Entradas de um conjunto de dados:
<<<<

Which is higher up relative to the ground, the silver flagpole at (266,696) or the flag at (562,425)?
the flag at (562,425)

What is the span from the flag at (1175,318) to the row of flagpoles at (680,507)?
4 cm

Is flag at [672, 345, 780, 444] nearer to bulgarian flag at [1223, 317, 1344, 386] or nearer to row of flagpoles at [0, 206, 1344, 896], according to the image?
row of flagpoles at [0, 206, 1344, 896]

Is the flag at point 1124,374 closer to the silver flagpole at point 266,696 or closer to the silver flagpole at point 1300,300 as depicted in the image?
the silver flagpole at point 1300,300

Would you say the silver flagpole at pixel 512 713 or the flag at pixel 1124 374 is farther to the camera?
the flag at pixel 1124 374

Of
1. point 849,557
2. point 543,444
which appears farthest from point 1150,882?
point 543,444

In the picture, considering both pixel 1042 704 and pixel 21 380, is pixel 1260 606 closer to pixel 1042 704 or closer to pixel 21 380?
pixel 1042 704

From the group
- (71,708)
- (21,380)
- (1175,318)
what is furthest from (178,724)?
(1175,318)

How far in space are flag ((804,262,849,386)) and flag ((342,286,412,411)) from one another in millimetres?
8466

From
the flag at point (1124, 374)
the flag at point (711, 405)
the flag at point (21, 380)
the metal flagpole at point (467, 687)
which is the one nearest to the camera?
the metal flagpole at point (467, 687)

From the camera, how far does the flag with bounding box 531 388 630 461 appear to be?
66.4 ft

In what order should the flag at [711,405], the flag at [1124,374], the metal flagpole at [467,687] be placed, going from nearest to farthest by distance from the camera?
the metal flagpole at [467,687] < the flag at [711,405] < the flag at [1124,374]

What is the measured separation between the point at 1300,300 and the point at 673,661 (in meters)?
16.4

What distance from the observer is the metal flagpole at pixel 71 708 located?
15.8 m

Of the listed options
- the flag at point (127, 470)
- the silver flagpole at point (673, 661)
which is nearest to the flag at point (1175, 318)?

>>>>

▶ [Enunciado da tarefa] Transcreva sem alterações as linhas dos registros acima, começando pela linha que contém "In what order" e seguindo até a linha que contém "the metal flagpole at [467,687] <", ambas incluídas.

▶ [Resultado completo]
In what order should the flag at [711,405], the flag at [1124,374], the metal flagpole at [467,687] be placed, going from nearest to farthest by distance from the camera?
the metal flagpole at [467,687] < the flag at [711,405] < the flag at [1124,374]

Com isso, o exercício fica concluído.